▸ **Tarefas**
- A) No texto sobre fome e políticas públicas, qual renda diária define as pessoas abaixo da linha de miséria?
- B) Prossiga com o texto sobre fome e políticas públicas a partir da última frase apresentada.

▸ **Texto de estudo**
━━━━
É bastante conhecida nas ciências biológicas, entre elas a Medicina, a correlação entre desnutrição infantil, déficit cognitivo e desenvolvimento somático. Ou, em outras palavras, o casamento entre fome, submissão e fragilidade sanitária é bastante claro, às vezes definitivo.
Este será um post rápido. Tentarei ser breve ao explicar porque acredito que o tempo de atuação das politicas públicas no Brasil, implementadas a partir de 2004, não tiveram tempo de surtir efeitos de longo prazo, visto que começaram a ser corroídas em 2016, com a tomada do poder executivo por um governo ilegítimo.
Na década de 1990, jornais e revistas chamavam a atenção ao fato de que pessoas, seja nos sertões, seja nas grandes cidades, padeciam do flagelo da fome. Havia um percentual significativo de pessoas abaixo da linha de miséria (as que percebem menos de USD 1,0 ao dia). Tais fatos eram já bem conhecidos nos meios médicos e na academia, de modo geral.
━━━━
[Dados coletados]
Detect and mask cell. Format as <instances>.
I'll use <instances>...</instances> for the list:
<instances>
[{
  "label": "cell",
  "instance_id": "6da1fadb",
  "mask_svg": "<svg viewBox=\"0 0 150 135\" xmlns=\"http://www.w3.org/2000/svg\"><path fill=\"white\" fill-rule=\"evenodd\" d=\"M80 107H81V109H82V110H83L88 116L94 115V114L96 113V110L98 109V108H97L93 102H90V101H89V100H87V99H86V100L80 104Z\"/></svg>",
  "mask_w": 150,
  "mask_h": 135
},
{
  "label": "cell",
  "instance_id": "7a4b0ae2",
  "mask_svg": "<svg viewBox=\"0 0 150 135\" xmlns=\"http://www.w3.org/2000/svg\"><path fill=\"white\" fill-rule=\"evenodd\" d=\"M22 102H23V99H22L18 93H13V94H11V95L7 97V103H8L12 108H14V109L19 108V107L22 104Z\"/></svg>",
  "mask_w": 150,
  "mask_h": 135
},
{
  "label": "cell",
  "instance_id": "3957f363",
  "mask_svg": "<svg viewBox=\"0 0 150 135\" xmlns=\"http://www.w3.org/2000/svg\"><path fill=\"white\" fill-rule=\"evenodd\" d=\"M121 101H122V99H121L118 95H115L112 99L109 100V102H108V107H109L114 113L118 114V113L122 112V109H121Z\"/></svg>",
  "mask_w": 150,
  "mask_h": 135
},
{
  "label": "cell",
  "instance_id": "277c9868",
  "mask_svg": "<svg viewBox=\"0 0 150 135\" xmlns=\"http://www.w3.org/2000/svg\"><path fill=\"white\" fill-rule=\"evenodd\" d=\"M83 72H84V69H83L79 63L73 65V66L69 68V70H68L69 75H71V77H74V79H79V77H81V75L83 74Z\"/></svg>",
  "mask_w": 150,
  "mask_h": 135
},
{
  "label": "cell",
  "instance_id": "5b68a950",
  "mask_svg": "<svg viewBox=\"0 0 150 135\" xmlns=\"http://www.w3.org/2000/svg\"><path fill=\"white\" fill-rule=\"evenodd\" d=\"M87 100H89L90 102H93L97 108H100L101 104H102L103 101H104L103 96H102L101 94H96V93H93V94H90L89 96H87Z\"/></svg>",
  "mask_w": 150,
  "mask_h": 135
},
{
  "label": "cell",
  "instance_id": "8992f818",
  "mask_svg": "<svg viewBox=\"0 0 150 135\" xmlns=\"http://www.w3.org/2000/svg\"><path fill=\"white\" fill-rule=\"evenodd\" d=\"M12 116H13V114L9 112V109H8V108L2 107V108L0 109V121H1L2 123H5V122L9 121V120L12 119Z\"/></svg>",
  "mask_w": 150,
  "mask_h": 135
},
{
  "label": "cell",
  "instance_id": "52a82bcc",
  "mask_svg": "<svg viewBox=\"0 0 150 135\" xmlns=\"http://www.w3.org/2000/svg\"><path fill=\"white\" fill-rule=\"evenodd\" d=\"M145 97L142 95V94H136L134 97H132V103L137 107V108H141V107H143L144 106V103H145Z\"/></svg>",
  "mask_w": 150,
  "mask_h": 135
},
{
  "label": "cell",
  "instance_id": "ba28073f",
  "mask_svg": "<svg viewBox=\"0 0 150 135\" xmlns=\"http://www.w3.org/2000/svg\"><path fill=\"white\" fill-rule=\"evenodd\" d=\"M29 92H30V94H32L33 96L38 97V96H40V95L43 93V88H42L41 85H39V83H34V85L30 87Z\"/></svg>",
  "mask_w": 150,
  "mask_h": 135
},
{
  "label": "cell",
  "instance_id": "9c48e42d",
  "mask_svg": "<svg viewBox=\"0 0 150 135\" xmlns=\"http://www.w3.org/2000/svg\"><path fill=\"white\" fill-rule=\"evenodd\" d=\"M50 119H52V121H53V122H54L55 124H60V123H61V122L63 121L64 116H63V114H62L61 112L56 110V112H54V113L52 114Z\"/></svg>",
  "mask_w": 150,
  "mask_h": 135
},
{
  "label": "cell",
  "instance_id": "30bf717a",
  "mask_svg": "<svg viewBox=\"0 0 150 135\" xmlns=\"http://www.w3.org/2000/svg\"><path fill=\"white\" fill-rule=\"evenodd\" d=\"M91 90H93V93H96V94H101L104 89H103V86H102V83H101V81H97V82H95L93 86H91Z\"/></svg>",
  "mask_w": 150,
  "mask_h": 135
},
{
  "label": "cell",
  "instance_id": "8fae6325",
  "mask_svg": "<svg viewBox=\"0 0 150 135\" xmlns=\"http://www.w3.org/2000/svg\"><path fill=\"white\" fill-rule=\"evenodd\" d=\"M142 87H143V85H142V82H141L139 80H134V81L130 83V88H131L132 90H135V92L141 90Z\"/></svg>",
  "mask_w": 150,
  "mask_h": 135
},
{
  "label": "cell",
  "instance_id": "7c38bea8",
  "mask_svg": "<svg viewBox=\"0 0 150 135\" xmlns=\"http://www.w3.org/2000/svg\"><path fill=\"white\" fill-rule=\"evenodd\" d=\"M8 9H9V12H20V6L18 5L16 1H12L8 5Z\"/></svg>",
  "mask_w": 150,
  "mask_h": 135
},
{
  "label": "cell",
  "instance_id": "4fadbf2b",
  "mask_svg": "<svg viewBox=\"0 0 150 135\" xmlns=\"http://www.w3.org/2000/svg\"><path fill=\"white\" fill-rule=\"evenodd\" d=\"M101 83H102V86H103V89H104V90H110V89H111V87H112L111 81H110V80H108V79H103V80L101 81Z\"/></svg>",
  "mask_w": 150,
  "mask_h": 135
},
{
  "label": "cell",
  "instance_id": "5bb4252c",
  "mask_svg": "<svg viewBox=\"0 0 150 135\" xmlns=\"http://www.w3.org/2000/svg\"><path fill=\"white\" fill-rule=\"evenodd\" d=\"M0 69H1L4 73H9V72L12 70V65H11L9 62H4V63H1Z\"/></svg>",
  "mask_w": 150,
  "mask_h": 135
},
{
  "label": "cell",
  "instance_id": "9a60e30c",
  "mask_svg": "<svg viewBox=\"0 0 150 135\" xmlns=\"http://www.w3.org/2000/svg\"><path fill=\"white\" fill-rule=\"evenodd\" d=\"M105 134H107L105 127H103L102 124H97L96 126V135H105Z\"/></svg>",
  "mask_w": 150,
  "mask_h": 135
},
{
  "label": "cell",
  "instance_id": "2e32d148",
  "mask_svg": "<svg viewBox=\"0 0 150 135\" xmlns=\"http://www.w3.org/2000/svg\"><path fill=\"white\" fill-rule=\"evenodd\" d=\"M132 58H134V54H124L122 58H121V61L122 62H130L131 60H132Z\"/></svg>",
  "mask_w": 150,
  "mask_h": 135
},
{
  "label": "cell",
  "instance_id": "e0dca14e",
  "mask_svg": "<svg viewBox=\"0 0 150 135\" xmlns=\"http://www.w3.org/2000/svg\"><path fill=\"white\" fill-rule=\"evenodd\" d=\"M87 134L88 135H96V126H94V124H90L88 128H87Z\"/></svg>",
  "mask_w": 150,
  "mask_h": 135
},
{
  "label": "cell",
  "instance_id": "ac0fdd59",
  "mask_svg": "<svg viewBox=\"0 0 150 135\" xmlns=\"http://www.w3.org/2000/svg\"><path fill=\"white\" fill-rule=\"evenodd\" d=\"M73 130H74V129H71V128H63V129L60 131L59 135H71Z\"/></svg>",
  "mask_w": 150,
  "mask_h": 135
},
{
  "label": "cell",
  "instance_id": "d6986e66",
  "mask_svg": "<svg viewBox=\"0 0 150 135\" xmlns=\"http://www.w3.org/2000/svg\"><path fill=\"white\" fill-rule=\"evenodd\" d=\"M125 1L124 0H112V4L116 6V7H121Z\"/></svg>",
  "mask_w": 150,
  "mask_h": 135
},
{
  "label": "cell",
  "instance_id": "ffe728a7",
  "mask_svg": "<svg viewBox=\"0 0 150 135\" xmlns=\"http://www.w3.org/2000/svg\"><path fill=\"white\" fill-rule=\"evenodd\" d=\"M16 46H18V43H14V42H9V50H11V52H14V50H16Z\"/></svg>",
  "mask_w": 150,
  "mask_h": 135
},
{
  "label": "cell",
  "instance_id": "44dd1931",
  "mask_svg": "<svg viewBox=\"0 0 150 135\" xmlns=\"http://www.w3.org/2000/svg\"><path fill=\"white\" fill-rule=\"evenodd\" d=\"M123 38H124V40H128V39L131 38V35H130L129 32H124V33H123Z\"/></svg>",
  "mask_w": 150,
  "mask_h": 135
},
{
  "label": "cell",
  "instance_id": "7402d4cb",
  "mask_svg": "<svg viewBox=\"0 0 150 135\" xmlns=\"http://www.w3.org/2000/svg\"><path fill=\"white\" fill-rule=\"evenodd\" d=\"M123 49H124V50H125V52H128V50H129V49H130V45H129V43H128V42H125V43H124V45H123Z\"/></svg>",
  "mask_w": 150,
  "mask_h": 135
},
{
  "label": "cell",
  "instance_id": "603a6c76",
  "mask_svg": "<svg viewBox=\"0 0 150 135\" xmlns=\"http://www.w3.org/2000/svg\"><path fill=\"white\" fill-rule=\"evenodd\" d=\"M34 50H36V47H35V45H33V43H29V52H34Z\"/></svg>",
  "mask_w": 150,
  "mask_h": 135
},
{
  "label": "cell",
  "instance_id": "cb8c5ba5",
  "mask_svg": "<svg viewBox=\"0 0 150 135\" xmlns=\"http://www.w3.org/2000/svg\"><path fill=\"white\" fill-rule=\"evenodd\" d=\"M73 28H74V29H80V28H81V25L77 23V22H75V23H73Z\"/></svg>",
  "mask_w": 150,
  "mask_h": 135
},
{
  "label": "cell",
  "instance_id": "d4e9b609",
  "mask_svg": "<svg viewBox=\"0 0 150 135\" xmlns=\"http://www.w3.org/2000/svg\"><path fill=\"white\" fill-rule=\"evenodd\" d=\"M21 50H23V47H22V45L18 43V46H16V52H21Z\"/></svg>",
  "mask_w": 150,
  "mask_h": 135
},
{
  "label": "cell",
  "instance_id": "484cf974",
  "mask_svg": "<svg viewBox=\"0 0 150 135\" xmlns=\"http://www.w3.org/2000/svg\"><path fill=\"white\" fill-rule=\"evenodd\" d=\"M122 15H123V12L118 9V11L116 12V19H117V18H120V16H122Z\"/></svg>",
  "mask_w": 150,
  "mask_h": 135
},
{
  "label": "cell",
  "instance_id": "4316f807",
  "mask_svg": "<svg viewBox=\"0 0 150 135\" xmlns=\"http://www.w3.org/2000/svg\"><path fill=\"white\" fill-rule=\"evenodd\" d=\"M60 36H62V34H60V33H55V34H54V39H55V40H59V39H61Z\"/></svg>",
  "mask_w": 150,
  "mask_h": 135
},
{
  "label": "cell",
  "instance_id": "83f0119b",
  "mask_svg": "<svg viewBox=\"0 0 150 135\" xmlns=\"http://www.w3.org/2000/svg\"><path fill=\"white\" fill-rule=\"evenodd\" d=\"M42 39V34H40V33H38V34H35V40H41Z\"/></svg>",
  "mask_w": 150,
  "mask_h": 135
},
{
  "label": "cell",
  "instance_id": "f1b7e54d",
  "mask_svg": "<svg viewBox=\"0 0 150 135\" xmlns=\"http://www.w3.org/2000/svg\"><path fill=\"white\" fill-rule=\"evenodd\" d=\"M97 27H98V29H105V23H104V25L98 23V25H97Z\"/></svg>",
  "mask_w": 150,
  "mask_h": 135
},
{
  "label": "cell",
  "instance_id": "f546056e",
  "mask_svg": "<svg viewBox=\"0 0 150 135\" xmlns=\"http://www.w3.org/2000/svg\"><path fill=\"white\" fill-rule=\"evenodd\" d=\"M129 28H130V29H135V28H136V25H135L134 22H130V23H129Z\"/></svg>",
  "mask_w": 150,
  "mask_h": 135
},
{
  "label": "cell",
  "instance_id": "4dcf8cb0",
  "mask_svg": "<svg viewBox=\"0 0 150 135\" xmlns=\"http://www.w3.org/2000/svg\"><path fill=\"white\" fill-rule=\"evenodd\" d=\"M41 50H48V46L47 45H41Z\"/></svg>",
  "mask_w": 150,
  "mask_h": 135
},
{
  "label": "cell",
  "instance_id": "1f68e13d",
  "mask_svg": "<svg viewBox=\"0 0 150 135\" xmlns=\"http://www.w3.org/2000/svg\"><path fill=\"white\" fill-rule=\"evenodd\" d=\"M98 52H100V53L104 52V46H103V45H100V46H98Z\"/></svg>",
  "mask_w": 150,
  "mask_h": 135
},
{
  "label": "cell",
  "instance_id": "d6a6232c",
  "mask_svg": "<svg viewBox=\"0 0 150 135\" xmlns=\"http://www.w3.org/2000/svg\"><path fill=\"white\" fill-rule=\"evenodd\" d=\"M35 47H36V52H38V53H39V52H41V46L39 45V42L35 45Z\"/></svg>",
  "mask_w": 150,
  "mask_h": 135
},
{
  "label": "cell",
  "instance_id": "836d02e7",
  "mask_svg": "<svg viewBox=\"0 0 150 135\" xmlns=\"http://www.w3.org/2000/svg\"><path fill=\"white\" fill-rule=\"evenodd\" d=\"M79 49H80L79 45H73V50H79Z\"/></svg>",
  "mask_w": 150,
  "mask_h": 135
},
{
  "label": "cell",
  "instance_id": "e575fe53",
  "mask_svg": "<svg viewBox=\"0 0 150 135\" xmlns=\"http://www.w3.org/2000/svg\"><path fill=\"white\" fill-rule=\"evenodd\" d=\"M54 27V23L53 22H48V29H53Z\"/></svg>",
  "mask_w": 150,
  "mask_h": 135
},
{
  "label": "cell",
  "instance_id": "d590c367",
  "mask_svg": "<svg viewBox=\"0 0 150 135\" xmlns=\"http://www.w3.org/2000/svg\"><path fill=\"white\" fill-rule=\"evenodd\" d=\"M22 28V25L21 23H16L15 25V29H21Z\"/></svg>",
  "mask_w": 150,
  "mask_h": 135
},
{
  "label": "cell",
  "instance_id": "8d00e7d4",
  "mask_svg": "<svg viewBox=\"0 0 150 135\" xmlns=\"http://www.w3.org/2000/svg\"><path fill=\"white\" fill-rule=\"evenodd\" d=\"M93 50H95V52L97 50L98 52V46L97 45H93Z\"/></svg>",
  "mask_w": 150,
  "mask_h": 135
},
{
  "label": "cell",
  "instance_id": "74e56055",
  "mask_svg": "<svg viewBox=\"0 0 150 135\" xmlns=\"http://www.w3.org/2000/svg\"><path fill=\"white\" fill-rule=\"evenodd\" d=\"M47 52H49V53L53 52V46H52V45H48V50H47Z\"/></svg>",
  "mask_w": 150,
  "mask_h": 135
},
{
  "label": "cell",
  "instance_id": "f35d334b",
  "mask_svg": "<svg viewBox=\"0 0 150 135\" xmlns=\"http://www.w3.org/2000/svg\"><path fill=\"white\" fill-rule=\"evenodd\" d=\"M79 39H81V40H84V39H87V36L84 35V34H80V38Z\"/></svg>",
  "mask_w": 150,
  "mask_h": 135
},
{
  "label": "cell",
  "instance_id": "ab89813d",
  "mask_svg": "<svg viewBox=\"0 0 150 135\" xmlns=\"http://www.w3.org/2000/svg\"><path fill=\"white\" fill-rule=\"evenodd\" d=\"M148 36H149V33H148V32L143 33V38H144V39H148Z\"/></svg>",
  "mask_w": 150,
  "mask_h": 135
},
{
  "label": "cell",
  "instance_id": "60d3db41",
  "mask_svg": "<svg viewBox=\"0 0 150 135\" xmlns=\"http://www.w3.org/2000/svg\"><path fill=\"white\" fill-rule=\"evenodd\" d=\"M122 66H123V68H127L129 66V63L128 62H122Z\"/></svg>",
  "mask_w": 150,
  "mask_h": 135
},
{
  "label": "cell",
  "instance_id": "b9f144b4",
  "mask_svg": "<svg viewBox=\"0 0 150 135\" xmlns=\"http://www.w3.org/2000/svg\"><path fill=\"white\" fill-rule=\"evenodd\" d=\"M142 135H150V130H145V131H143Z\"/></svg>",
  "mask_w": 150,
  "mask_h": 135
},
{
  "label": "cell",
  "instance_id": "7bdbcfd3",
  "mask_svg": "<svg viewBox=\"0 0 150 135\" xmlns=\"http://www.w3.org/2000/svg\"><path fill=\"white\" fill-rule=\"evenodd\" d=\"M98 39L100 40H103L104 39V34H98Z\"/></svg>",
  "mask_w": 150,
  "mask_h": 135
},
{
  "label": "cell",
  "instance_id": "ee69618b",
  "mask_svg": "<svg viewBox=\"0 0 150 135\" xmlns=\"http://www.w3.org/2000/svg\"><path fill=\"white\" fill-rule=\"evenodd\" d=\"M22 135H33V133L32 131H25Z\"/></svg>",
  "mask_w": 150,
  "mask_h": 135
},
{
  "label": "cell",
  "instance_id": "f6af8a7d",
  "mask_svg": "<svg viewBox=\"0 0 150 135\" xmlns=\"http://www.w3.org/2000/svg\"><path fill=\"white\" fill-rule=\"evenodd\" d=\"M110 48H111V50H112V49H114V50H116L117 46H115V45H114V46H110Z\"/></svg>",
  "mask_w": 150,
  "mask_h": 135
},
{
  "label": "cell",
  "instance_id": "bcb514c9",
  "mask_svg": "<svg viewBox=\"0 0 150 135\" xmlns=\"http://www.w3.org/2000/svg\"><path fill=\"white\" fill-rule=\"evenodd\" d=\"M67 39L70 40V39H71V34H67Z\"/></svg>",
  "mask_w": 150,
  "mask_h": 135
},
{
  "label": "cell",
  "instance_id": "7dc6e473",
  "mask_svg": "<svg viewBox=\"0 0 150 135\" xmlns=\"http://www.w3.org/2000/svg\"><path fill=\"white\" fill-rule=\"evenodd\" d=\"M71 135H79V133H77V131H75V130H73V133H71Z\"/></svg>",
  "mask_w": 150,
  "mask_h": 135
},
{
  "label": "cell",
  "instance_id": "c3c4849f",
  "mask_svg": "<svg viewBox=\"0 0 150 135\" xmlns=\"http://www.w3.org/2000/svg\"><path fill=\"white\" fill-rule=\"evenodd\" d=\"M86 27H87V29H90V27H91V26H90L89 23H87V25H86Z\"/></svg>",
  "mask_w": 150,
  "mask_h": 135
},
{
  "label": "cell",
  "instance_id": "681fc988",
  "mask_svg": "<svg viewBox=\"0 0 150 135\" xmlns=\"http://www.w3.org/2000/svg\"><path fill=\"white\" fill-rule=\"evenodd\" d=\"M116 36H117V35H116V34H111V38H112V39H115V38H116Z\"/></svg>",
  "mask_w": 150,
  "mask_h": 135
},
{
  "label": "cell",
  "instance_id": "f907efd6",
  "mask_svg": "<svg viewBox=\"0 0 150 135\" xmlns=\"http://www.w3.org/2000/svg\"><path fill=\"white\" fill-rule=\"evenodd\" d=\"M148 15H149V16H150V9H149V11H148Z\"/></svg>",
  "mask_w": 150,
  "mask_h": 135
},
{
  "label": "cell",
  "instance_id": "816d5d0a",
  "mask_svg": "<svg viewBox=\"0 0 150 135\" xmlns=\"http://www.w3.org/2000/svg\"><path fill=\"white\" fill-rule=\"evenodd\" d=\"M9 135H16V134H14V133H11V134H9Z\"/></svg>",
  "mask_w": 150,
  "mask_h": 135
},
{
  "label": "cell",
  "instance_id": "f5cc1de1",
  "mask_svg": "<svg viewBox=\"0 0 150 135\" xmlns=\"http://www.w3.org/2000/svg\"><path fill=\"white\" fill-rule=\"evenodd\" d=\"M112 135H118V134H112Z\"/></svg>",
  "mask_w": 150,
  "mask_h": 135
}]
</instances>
━━━━
▸ **Respostas das tarefas**
- A) Menos de USD 1,0 ao dia.

- B)
Com a eleição do governo progressista de Luis Inácio Lula da Silva e sua posse, as coisas começaram lentamente a mudar. As pessoas em situação de risco passaram a fazer parte do orçamento através de um rede de proteção social inclusiva. Paulatinamente, a comida começou a chegar às mesas, a moradia passara a ser, não uma quimera, mas uma realidade. As crianças e gestantes tiveram sua saúde melhor protegida através do ancoramento da frequência escolar, ao comparecimento aos serviços de pré-natal, vacinação e puericultura. Em contrapartida, receberiam/receberam o benefício do programa Bolsa Família.
A frequência escolar, com alimentação incluída durante o período de aulas, a vacinação e a puericultura, inauguraram um período em que as crianças teriam a possibilidade de ter seu desenvolvimento pleno, seja no plano somático (crescimento e desenvolvimento corporal), seja no plano de desenvolvimento do sistema nervoso central, com incremento das funções cognitivas e interações pessoais e socialização.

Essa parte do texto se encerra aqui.